### Work required:
This task calls for printing every entry exactly.

"""

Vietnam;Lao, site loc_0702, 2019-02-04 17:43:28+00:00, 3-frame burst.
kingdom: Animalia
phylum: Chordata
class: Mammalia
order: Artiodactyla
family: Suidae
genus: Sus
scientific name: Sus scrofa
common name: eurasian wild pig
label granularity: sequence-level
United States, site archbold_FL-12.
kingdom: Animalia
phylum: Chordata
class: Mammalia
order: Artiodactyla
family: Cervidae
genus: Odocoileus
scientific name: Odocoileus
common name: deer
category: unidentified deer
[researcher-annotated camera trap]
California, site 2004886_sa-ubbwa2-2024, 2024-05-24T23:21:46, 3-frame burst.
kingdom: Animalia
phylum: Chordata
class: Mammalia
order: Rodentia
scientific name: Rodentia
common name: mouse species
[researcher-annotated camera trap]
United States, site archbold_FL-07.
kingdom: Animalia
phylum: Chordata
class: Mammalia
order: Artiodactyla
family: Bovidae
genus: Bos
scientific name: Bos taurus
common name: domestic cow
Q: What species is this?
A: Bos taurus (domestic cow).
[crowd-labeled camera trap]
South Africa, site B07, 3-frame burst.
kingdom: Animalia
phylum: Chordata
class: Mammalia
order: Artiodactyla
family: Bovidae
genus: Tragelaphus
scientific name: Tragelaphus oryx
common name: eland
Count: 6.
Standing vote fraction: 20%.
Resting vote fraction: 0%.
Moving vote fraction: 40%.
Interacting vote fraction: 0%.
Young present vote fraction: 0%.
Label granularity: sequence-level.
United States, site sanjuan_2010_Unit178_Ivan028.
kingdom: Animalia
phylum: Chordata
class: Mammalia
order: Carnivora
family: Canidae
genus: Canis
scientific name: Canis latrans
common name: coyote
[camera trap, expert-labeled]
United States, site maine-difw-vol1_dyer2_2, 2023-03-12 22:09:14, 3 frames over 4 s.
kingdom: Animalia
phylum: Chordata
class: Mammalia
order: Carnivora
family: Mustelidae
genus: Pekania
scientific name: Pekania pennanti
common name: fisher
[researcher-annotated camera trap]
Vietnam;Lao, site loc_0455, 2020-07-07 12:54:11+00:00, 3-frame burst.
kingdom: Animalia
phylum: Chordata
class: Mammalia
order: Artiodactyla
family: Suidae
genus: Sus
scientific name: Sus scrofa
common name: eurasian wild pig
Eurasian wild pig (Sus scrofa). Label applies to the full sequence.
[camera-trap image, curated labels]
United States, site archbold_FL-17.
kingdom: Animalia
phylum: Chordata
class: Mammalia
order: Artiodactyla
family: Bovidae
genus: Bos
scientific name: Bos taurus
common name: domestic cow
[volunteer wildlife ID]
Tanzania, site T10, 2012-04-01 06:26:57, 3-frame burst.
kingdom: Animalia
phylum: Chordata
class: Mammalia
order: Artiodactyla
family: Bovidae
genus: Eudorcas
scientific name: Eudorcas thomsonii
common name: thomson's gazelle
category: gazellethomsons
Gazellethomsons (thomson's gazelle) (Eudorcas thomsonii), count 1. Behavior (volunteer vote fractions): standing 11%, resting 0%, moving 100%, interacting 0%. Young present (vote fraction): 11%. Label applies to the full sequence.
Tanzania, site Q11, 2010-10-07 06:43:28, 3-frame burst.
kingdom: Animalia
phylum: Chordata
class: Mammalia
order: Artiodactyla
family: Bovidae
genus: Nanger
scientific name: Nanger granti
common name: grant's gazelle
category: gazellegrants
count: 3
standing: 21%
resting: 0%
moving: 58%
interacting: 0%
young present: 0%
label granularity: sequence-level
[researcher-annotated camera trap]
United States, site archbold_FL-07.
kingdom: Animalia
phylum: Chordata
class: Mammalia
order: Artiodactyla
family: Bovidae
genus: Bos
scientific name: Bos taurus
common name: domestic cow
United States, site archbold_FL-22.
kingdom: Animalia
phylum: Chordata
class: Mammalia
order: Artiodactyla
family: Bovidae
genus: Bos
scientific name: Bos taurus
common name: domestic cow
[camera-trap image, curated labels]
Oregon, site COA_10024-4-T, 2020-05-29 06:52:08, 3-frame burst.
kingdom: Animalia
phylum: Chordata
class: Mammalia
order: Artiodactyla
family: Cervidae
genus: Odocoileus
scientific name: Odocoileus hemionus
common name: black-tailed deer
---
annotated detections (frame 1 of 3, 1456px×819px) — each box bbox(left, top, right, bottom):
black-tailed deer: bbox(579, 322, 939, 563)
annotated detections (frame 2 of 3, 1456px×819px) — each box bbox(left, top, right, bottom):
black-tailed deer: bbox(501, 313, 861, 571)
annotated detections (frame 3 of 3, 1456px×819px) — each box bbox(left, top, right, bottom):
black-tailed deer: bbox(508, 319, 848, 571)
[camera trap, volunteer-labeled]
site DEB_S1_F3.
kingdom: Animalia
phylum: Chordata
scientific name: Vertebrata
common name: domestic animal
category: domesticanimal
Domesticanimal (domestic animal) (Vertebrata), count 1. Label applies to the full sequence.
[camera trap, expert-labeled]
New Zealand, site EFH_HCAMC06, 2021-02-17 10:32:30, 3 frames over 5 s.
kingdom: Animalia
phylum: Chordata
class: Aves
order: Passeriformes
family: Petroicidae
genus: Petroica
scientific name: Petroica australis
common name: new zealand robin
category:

"""

### Task solution:
Vietnam;Lao, site loc_0702, 2019-02-04 17:43:28+00:00, 3-frame burst.
kingdom: Animalia
phylum: Chordata
class: Mammalia
order: Artiodactyla
family: Suidae
genus: Sus
scientific name: Sus scrofa
common name: eurasian wild pig
label granularity: sequence-level
United States, site archbold_FL-12.
kingdom: Animalia
phylum: Chordata
class: Mammalia
order: Artiodactyla
family: Cervidae
genus: Odocoileus
scientific name: Odocoileus
common name: deer
category: unidentified deer
[researcher-annotated camera trap]
California, site 2004886_sa-ubbwa2-2024, 2024-05-24T23:21:46, 3-frame burst.
kingdom: Animalia
phylum: Chordata
class: Mammalia
order: Rodentia
scientific name: Rodentia
common name: mouse species
[researcher-annotated camera trap]
United States, site archbold_FL-07.
kingdom: Animalia
phylum: Chordata
class: Mammalia
order: Artiodactyla
family: Bovidae
genus: Bos
scientific name: Bos taurus
common name: domestic cow
Q: What species is this?
A: Bos taurus (domestic cow).
[crowd-labeled camera trap]
South Africa, site B07, 3-frame burst.
kingdom: Animalia
phylum: Chordata
class: Mammalia
order: Artiodactyla
family: Bovidae
genus: Tragelaphus
scientific name: Tragelaphus oryx
common name: eland
Count: 6.
Standing vote fraction: 20%.
Resting vote fraction: 0%.
Moving vote fraction: 40%.
Interacting vote fraction: 0%.
Young present vote fraction: 0%.
Label granularity: sequence-level.
United States, site sanjuan_2010_Unit178_Ivan028.
kingdom: Animalia
phylum: Chordata
class: Mammalia
order: Carnivora
family: Canidae
genus: Canis
scientific name: Canis latrans
common name: coyote
[camera trap, expert-labeled]
United States, site maine-difw-vol1_dyer2_2, 2023-03-12 22:09:14, 3 frames over 4 s.
kingdom: Animalia
phylum: Chordata
class: Mammalia
order: Carnivora
family: Mustelidae
genus: Pekania
scientific name: Pekania pennanti
common name: fisher
[researcher-annotated camera trap]
Vietnam;Lao, site loc_0455, 2020-07-07 12:54:11+00:00, 3-frame burst.
kingdom: Animalia
phylum: Chordata
class: Mammalia
order: Artiodactyla
family: Suidae
genus: Sus
scientific name: Sus scrofa
common name: eurasian wild pig
Eurasian wild pig (Sus scrofa). Label applies to the full sequence.
[camera-trap image, curated labels]
United States, site archbold_FL-17.
kingdom: Animalia
phylum: Chordata
class: Mammalia
order: Artiodactyla
family: Bovidae
genus: Bos
scientific name: Bos taurus
common name: domestic cow
[volunteer wildlife ID]
Tanzania, site T10, 2012-04-01 06:26:57, 3-frame burst.
kingdom: Animalia
phylum: Chordata
class: Mammalia
order: Artiodactyla
family: Bovidae
genus: Eudorcas
scientific name: Eudorcas thomsonii
common name: thomson's gazelle
category: gazellethomsons
Gazellethomsons (thomson's gazelle) (Eudorcas thomsonii), count 1. Behavior (volunteer vote fractions): standing 11%, resting 0%, moving 100%, interacting 0%. Young present (vote fraction): 11%. Label applies to the full sequence.
Tanzania, site Q11, 2010-10-07 06:43:28, 3-frame burst.
kingdom: Animalia
phylum: Chordata
class: Mammalia
order: Artiodactyla
family: Bovidae
genus: Nanger
scientific name: Nanger granti
common name: grant's gazelle
category: gazellegrants
count: 3
standing: 21%
resting: 0%
moving: 58%
interacting: 0%
young present: 0%
label granularity: sequence-level
[researcher-annotated camera trap]
United States, site archbold_FL-07.
kingdom: Animalia
phylum: Chordata
class: Mammalia
order: Artiodactyla
family: Bovidae
genus: Bos
scientific name: Bos taurus
common name: domestic cow
United States, site archbold_FL-22.
kingdom: Animalia
phylum: Chordata
class: Mammalia
order: Artiodactyla
family: Bovidae
genus: Bos
scientific name: Bos taurus
common name: domestic cow
[camera-trap image, curated labels]
Oregon, site COA_10024-4-T, 2020-05-29 06:52:08, 3-frame burst.
kingdom: Animalia
phylum: Chordata
class: Mammalia
order: Artiodactyla
family: Cervidae
genus: Odocoileus
scientific name: Odocoileus hemionus
common name: black-tailed deer
---
annotated detections (frame 1 of 3, 1456px×819px) — each box bbox(left, top, right, bottom):
black-tailed deer: bbox(579, 322, 939, 563)
annotated detections (frame 2 of 3, 1456px×819px) — each box bbox(left, top, right, bottom):
black-tailed deer: bbox(501, 313, 861, 571)
annotated detections (frame 3 of 3, 1456px×819px) — each box bbox(left, top, right, bottom):
black-tailed deer: bbox(508, 319, 848, 571)
[camera trap, volunteer-labeled]
site DEB_S1_F3.
kingdom: Animalia
phylum: Chordata
scientific name: Vertebrata
common name: domestic animal
category: domesticanimal
Domesticanimal (domestic animal) (Vertebrata), count 1. Label applies to the full sequence.
[camera trap, expert-labeled]
New Zealand, site EFH_HCAMC06, 2021-02-17 10:32:30, 3 frames over 5 s.
kingdom: Animalia
phylum: Chordata
class: Aves
order: Passeriformes
family: Petroicidae
genus: Petroica
scientific name: Petroica australis
common name: new zealand robin
category:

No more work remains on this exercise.